[Work to complete]:
Reproduce every line of the material verbatim, omitting the pictures from your output.

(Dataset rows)
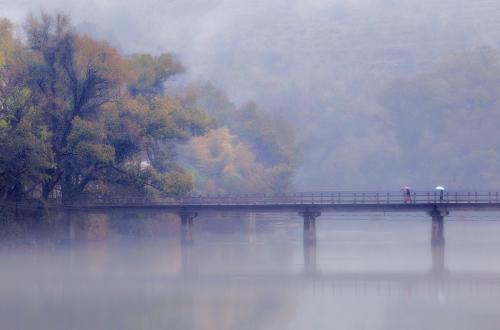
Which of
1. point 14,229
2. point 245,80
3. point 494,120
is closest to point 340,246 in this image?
point 14,229

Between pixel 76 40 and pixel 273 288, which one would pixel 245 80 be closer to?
pixel 76 40

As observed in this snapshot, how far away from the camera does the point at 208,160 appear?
8488 cm

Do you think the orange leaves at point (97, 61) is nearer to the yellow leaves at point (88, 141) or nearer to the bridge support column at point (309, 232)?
the yellow leaves at point (88, 141)

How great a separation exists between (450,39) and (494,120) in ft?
92.7

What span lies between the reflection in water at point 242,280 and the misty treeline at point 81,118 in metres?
3.63

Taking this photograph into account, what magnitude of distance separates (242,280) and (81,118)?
20802 mm

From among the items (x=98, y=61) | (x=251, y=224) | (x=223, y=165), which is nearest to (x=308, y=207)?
(x=98, y=61)

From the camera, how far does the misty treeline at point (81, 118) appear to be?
55625 millimetres

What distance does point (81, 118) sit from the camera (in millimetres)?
61688

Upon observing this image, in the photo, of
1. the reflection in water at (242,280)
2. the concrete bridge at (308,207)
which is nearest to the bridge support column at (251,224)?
the reflection in water at (242,280)

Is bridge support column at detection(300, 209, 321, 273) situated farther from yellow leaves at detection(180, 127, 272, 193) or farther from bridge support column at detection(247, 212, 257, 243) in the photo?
yellow leaves at detection(180, 127, 272, 193)

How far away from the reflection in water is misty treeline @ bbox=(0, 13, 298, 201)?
143 inches

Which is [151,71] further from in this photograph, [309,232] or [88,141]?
[309,232]

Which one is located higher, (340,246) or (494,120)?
(494,120)
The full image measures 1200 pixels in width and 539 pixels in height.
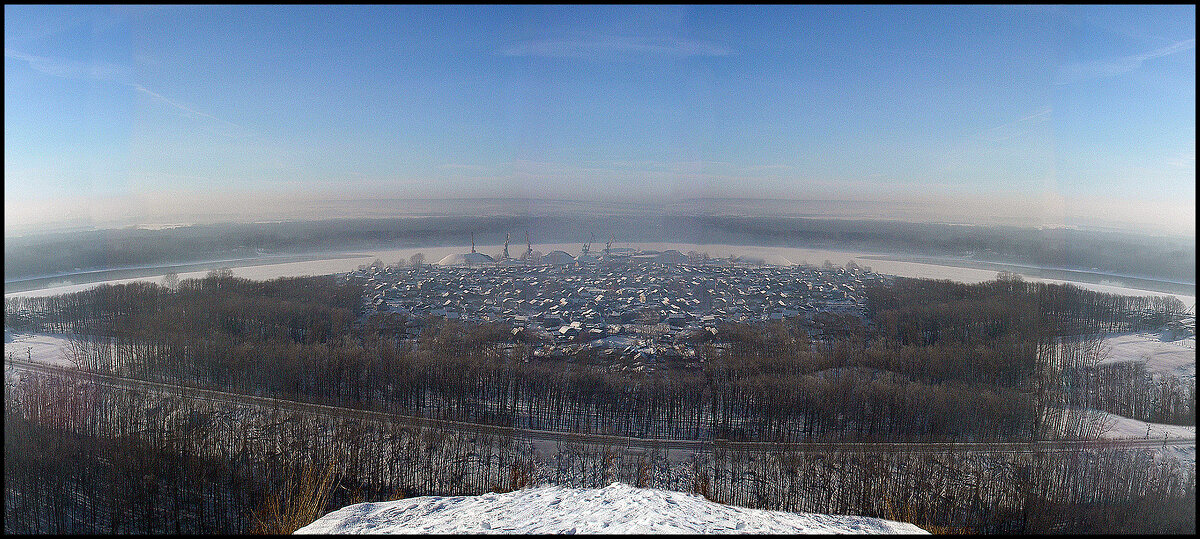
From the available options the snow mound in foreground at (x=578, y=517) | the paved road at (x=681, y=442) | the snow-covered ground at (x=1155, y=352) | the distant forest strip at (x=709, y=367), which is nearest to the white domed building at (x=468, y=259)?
the distant forest strip at (x=709, y=367)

[Result of this task]:
Which of
1. point 14,229
2. point 245,80
3. point 494,120
is closest to point 340,246 in this image?
point 14,229

Between pixel 76 40 and pixel 273 288, which one would pixel 245 80 be closer to?
pixel 76 40

As observed in this snapshot, how far away from the camera does the point at 208,160 appear?
8488 cm

Do you think the orange leaves at point (97, 61) is nearer to the yellow leaves at point (88, 141) or nearer to the bridge support column at point (309, 232)?
the yellow leaves at point (88, 141)

How great a separation exists between (450,39) and (494,120) in ft?
92.7

What span lies between the reflection in water at point 242,280 and the misty treeline at point 81,118 in metres?
3.63

Taking this photograph into account, what magnitude of distance separates (242,280) and (81,118)?
20802 mm

From among the items (x=98, y=61) | (x=251, y=224) | (x=223, y=165), which is nearest to (x=308, y=207)?
(x=98, y=61)

From the camera, how far does the misty treeline at point (81, 118) appear to be?
55625 millimetres

What distance does point (81, 118) sit from the camera (in millimetres)?
61688

Upon observing this image, in the photo, of
1. the reflection in water at (242,280)
2. the concrete bridge at (308,207)
which is nearest to the bridge support column at (251,224)?
the reflection in water at (242,280)

Is bridge support column at detection(300, 209, 321, 273) situated farther from yellow leaves at detection(180, 127, 272, 193) or farther from bridge support column at detection(247, 212, 257, 243) in the photo?
yellow leaves at detection(180, 127, 272, 193)

How far away from the reflection in water is misty treeline @ bbox=(0, 13, 298, 201)?
143 inches

Which is [151,71] further from in this photograph, [309,232] or [88,141]?
[309,232]

Which one is located higher, (340,246) or (494,120)?
(494,120)
The full image measures 1200 pixels in width and 539 pixels in height.
From the available options the snow mound in foreground at (x=578, y=517) | the paved road at (x=681, y=442) | the snow-covered ground at (x=1155, y=352) | the distant forest strip at (x=709, y=367), which is nearest to the white domed building at (x=468, y=259)?
the distant forest strip at (x=709, y=367)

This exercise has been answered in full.